G) Creating consistently formed term names from unique vocabulary strings is also not explicitly addressed by this document. Briefly, we recommend terms be formed as camel case, without underscores or dashes, or other characters outside [A-Za-z0-9], and that they start with a letter. (Spaces and slashes are particularly unfortunate characters to embed in term names, or any other component of the URI, as these must be escaped in URLs.) These forms are easily translated into URL components and other concepts on the web. If our recommended forms are not followed, substitution is usually necessary, and as noted above, the original name of the term should be preserved in a [TBD] attribute.

URL Construction for Ontology Files: Backus-Nauer Specification

In Backus-Nauer form, the ontology resource specification is represented as follows:

<MMI-URI> ::= “http://” <hostdomain> “/” <ontologiesRoot> “/” <authority} "/" <version> “/” <resourceType> ".owl"

<version> := <ShortISO8601> | <NumberVersion> <ShortISO8601> := <YYYYMM> | <YYYYMMDD> | <YYYYMMDD.hh> | <YYYYMMDD.hhmm> | <YYYYMMDD.hhmmss> <NumberVersion> := <MajorVersionNumber> “.” <RevisionNumber>

In these schemes (and the ones in the following section), the following explanations hold:

hostdomain is the URL owned by the administering authority of the repository, and typically resolves to the server hosting the ontology.

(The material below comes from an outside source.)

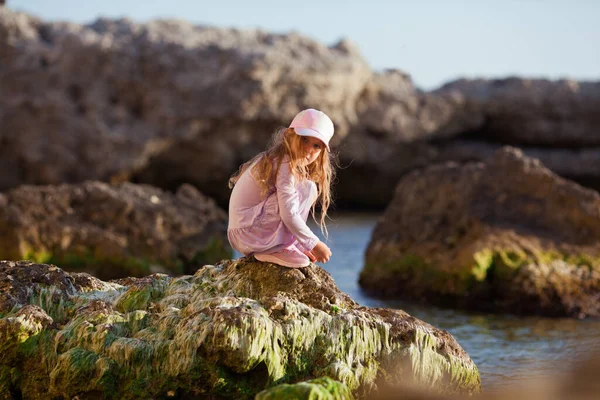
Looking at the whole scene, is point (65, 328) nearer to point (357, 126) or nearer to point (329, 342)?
point (329, 342)

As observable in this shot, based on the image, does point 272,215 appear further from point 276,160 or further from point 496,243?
point 496,243

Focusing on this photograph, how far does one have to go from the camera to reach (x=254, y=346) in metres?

For example: marinemetadata.org

ontologiesRoot is the node of the host that serves as the base of the ontologies; typically it is a directory where the ontologies live. For example: /ont.

authority is a code representing an administrative authority responsible for the particular set of terms. This may be the repository authority, or may be a different authority on whose behalf the repository is acting. For example: 'mmi' or 'cf' may be appropriate authority values. The authority is meant to provide a reference to the actual authority, not be a one-to-one mapping with the authority; their may be multiple authorities in a given organization: noaa, noaa1, noaa_dif, and so on.

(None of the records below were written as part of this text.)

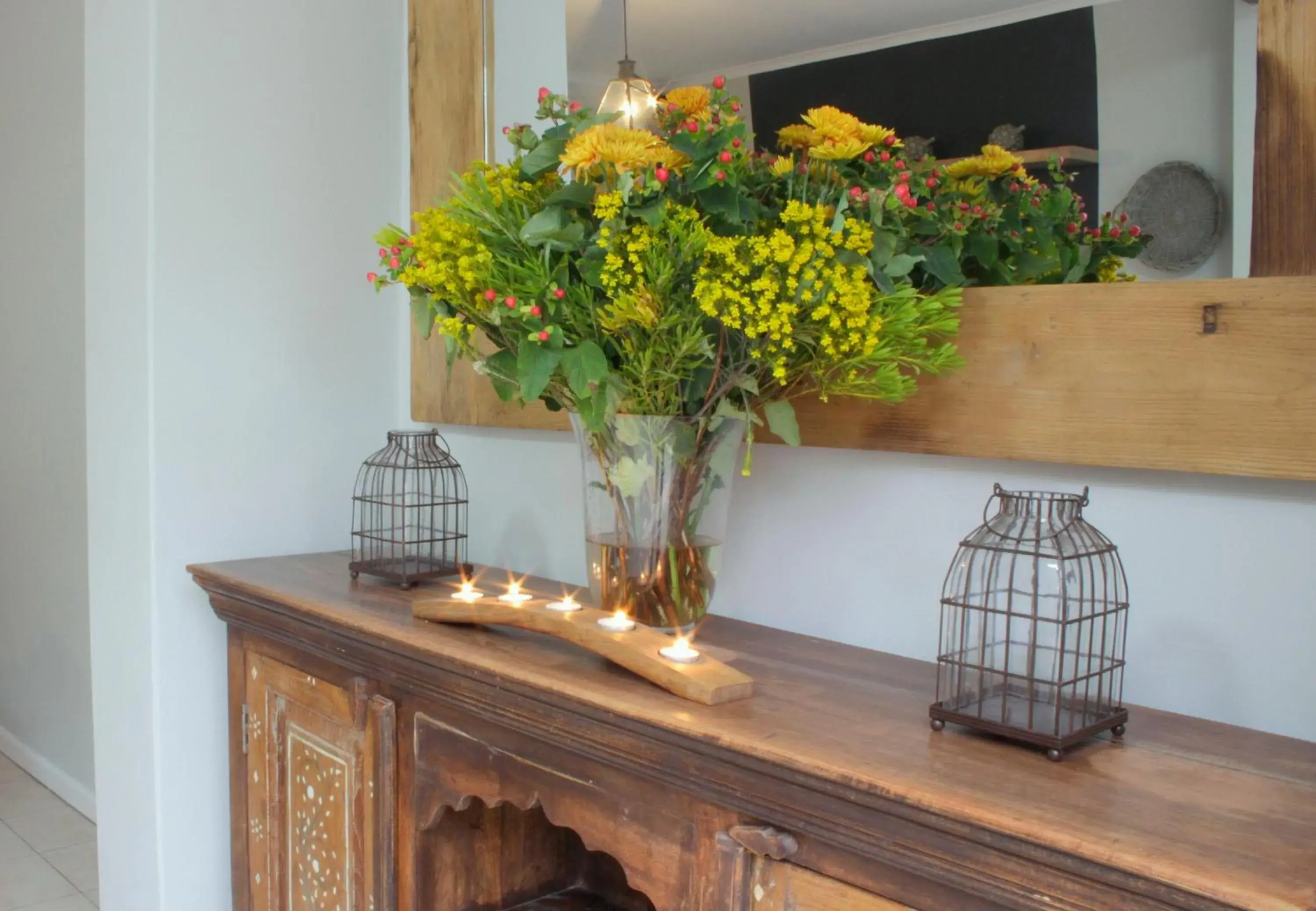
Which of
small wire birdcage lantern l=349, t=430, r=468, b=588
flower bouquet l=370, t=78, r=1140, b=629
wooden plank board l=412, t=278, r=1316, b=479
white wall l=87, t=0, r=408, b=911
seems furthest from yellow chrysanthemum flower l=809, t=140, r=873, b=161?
white wall l=87, t=0, r=408, b=911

version represents the publication timestamp (or part of it) of the resource or a version control number; the MMI default will be an abbreviated publication date.

resourceType is the type of objects that are being represented by the vocabulary (as categorized by the vocabulary authority). Some examples are parameter, ucum_units, agu_index_terms and mmi_platforms. The authority may or may not be reflected in this term, which often is effectively the name of the ontology file.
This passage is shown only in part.